The mitochondrial translocation of phosphorylated EZH2 promotes PARP inhibitor resistance in BRCA1-deficient epithelial ovarian cancer - PubMed
7 hours ago
- #PARP inhibitor resistance
- #mitochondrial dynamics
- #BRCA1-deficient ovarian cancer
- BRCA1-deficient epithelial ovarian cancer (EOC) often develops resistance to PARP inhibitors (PARPis), limiting their long-term efficacy.
- A systemic screen identified EZH2 as a key driver of PARPi resistance in BRCA1-deficient EOC.
- In PARPi-resistant cells, EZH2 translocates from the nucleus to mitochondria, promoting mitochondrial fusion and preventing apoptosis.
- PARPi treatment activates YES1, which phosphorylates EZH2 at Y728, facilitating its mitochondrial translocation via TOM20.
- EZH2 trimethylates MYO19 at K928 in mitochondria, triggering mitochondrial fusion.

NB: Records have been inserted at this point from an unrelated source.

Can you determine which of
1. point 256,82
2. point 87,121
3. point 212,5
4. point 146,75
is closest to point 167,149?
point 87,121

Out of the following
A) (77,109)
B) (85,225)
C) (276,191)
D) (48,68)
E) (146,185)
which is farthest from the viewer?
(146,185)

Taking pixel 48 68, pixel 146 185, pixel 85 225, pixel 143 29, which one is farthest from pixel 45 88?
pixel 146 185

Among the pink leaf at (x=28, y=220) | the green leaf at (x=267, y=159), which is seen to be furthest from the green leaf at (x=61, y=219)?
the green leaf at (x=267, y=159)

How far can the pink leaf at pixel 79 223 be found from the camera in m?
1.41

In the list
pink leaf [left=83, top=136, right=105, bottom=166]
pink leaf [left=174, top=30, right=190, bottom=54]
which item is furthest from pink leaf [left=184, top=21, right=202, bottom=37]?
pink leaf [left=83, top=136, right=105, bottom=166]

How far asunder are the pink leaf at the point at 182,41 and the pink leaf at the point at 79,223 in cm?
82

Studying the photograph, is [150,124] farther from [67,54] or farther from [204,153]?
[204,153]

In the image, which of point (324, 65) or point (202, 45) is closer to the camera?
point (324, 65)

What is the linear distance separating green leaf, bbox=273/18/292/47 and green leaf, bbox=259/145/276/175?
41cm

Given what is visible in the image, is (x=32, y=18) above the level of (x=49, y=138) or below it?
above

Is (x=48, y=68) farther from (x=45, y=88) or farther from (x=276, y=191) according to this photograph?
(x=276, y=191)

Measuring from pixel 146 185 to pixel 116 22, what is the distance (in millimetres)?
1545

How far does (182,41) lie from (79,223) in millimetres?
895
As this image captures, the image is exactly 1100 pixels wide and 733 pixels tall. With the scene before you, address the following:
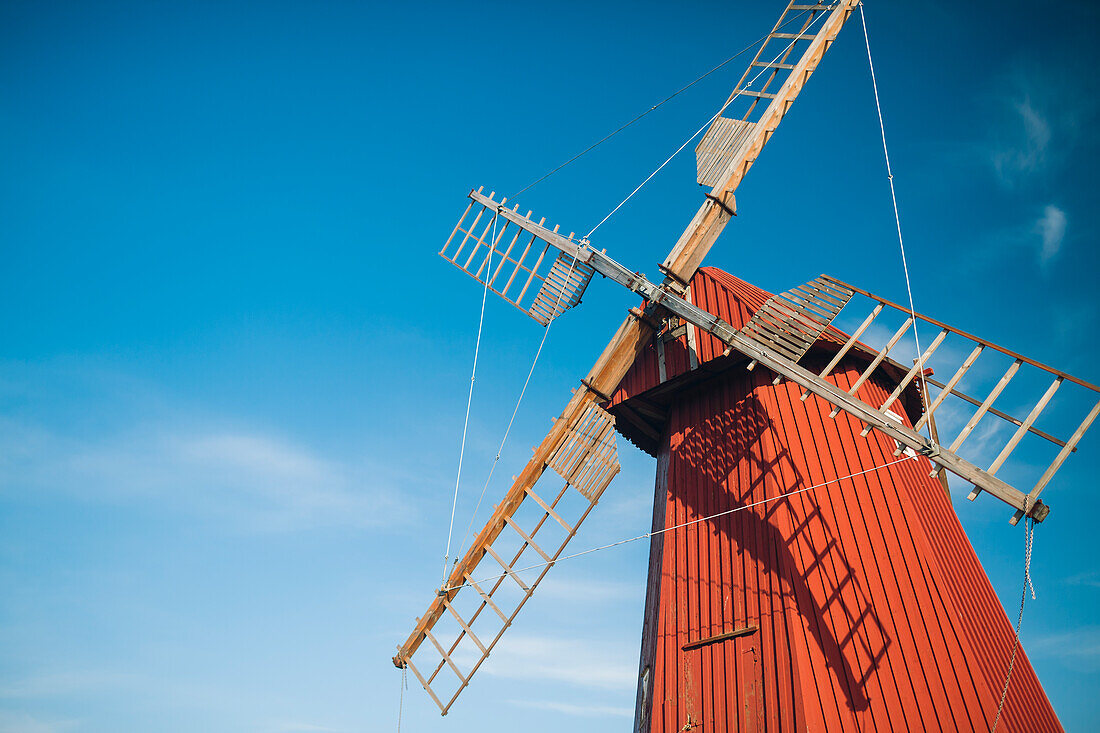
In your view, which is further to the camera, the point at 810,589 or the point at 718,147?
the point at 718,147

- Y728 phosphorylation stabilizes EZH2 by blocking TRIM4-mediated ubiquitination and degradation.
- Targeting YES1 or EZH2 resensitizes BRCA1-deficient EOC to PARPis in patient-derived organoids, xenograft models, and cell lines.
- The study suggests a therapeutic strategy targeting the YES1-EZH2-MYO19 cascade to overcome PARPi resistance.